This document is a security audit report performed by danbogd, where ETHERC Security has been reviewed.
Сommit hash 8f3739db93588b5141b7eb0116ebaeb303263569.
In total, 3 issues were reported including:
-
1 high severity issues.
-
1 notes.
-
1 owner privileges (ability of owner to manipulate contract, may be risky for investors).
The function burnFrom In TokenTemplate contract, allow an address to burn from another address that has approved token to it, however the burned value is not subtracted from the allowance once the function is executed, making the spender able to burn the total balance of the from address.
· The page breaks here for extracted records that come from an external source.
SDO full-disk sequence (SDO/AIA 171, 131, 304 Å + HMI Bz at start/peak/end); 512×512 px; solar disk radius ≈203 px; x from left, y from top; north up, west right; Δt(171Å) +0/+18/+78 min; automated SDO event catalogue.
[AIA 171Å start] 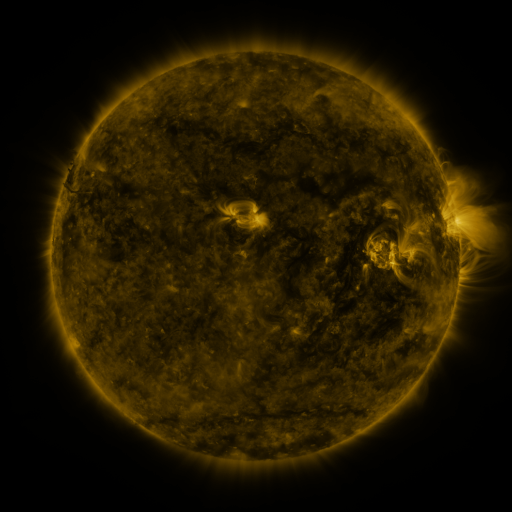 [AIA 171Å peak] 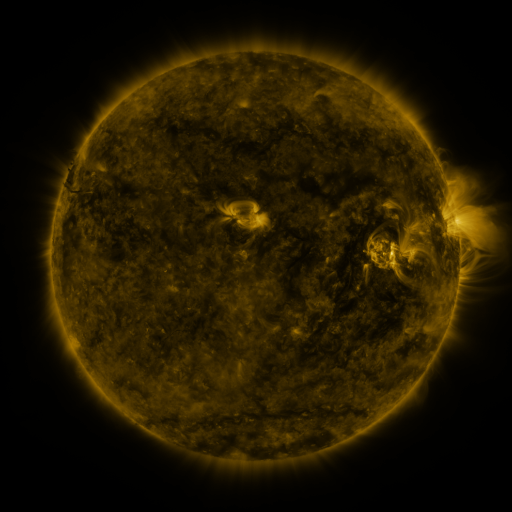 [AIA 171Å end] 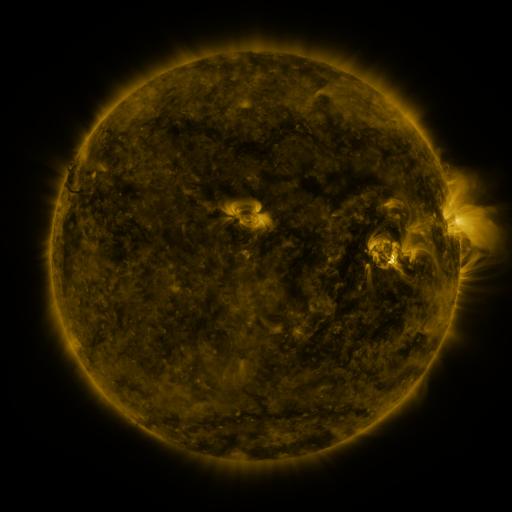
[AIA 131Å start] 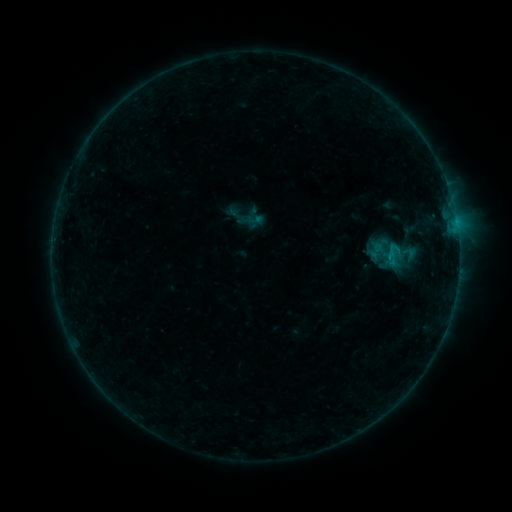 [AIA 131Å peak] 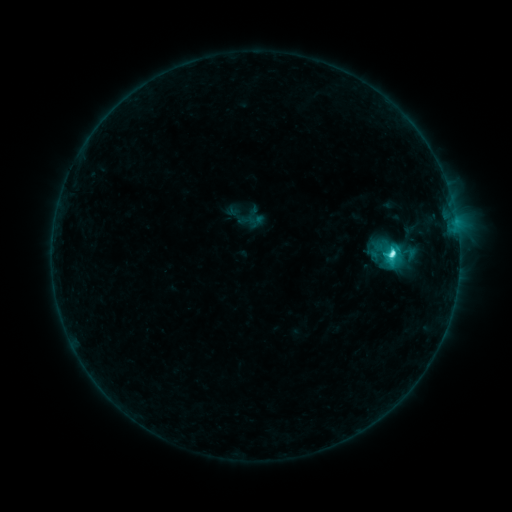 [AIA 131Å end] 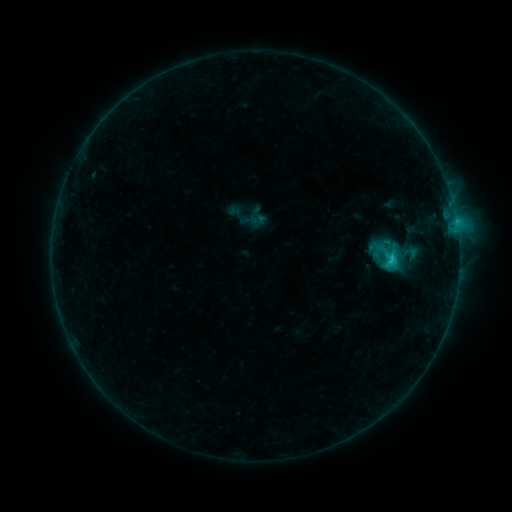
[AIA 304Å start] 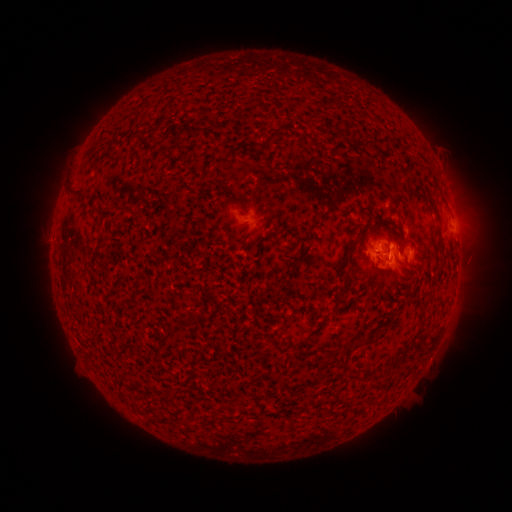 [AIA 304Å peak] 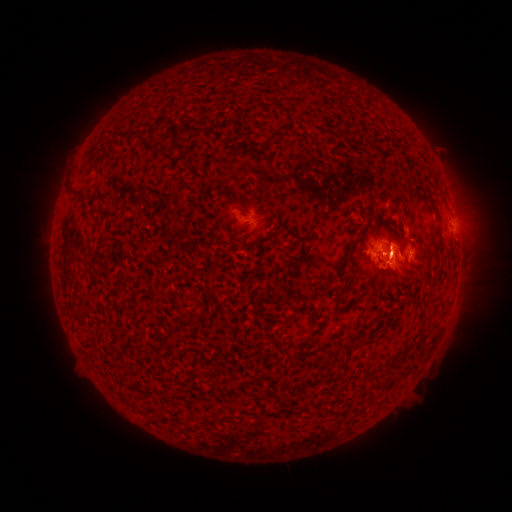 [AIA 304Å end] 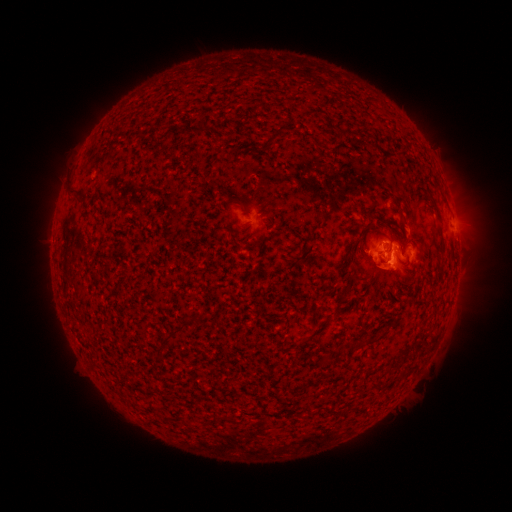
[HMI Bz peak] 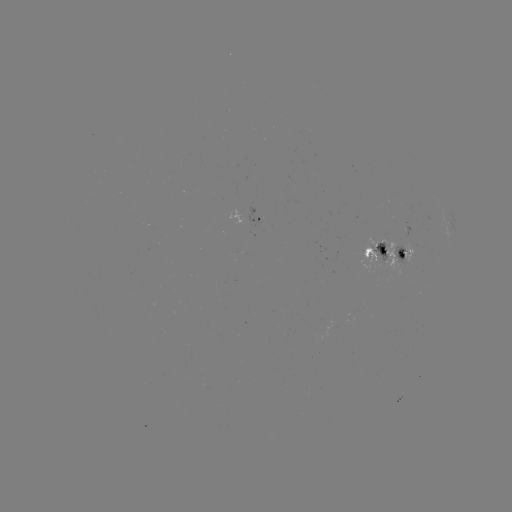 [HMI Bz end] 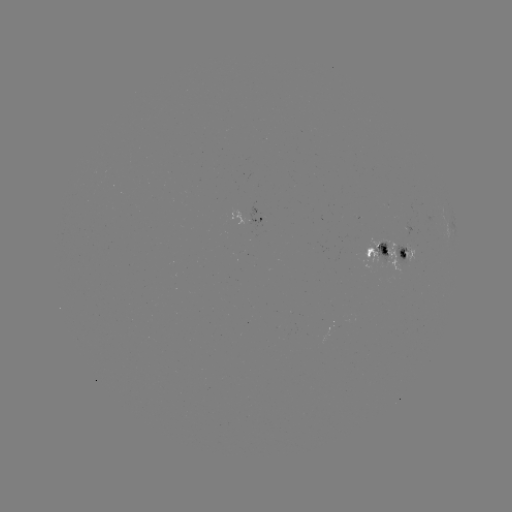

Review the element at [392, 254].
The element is C4.6 flare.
The severity of this issue cannot be defined accurately since the usage of the contract containing the issue should be described by the development team, in all the cases the contract should be corrected since the repository is public.
https://github.com/ETHERCIO/smart_contract/blob/master/contracts/test/TokenTemplate.sol#L85
In ETHERCExchange. contract the owner is allowed to change maker and taker fees without restrictions.
In ETHERCToken contract the owner is allowed to pause/unpause token transfers and approvals without restrictions.
https://github.com/ETHERCIO/smart_contract/blob/master/contracts/ETHERCExchange.sol#L312
https://github.com/ETHERCIO/smart_contract/blob/master/contracts/ETHERCExchange.sol#L317
https://github.com/ETHERCIO/smart_contract/blob/master/contracts/ETHERCToken.sol#L308#L329
The function () payable { revert(); } was a pattern used to prevent implicit acceptance of ether in Solidity versions older than 0.4.0, but today this is unneeded. Code snippet
The audited smart contract must not be deployed. Reported issues must be fixed prior to the usage of this contract.